Thursday, July 24, 2008

Gone Fishing


On Friday, we leave for Canada...to head to our cottage for a week and squeeze in yet ANOTHER relative's wedding... (my cousin Jonathan in Ottawa)...


Getting ahold of us will be tough because cell phone calls up there are like 90 cents a minute (in other words, don't call us) and we'll have no Internet service unless we head into town and stop by the library or something...


No phone, no lights, no motor car...not a single luxury...or something...
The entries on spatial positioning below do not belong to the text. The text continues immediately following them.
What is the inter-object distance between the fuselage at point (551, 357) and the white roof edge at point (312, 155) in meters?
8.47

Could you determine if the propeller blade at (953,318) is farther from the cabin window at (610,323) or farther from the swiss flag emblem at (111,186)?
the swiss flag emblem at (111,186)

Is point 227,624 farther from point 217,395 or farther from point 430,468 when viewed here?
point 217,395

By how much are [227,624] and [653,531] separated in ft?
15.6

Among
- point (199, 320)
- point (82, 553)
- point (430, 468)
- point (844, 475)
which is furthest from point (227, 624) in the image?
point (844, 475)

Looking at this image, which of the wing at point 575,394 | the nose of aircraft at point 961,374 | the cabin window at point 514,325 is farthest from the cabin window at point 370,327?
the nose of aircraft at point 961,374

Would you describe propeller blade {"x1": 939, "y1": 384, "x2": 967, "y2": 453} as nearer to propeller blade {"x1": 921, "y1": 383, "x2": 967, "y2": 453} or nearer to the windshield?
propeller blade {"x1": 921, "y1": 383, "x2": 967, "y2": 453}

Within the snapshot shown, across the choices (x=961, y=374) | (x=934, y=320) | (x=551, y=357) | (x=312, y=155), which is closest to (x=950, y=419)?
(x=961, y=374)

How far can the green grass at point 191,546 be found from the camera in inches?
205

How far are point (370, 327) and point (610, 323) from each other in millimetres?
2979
Anyways, when we come back I promise lots of pictures, as well as pics of The Huthmans Take Manhattan. I'll leave you with a couple of photos from that trip...one of Anisa doing her Super Happy Face for Aunt Jen:






And a very poor and somewhat scary Super Happy Face from Anisa's father and her Uncle Wiggy:






See you on August 1st

Gone Fishing

Mike

Thursday, July 17, 2008

The Day Cool Died

We're slagging though the summer...I blame the heat.
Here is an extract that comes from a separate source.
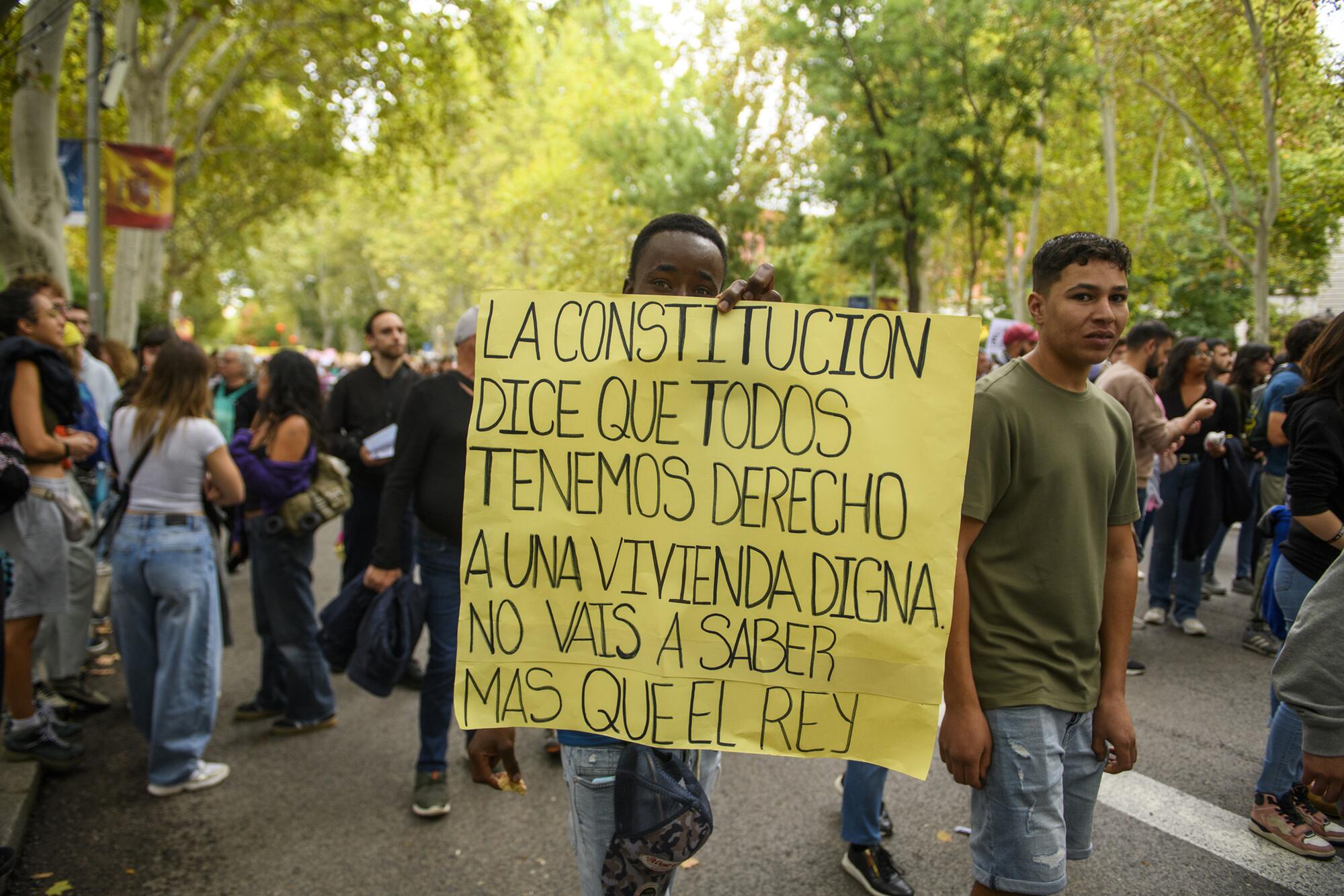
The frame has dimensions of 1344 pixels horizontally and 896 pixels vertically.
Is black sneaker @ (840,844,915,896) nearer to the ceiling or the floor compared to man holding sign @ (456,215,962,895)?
nearer to the floor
The Huthman clan is in town this week, and I've been fortunate to spend lots of time with Mike and little Anisa while Ivanna has been busy with her seminars and Jen's been at work. We've got lots of pictures of Anisa sleeping her way through New York (not like that, you perverts!)

Anyways, those pics and a full recap of "The Huthmans Take Manhattan (with help from the Watts')" is coming soon...

In the meantime, I've used this blog to talk about the music I like and the movies I enjoy. Now its time to advocate for some of my favorite columnists...this column by Sports Illustrated's Phil Taylor, ran in the latest issue of SI. I think it's great...hope you feel the same.


THE DAY COOL DIED


By Phil Taylor


Cool, the onetime giant of sports culture that had long been in declining health, died in seclusion last month. In a measure of how forgotten Cool had become, the moment of its passing went largely unnoticed even though the event was witnessed by millions on television, shortly after the Boston Celtics won the NBA championship by defeating the Los Angeles Lakers. In the ensuing celebration Celtics star Kevin Garnett was asked how he felt about winning the first title of his 13-year career. He threw his head back and bellowed, "Anything is possible!" as though he had just accomplished something previously thought to be beyond human capability, like walking on the sun or deciphering the plot of Lost. With Garnett's scream, Cool took its dying breath.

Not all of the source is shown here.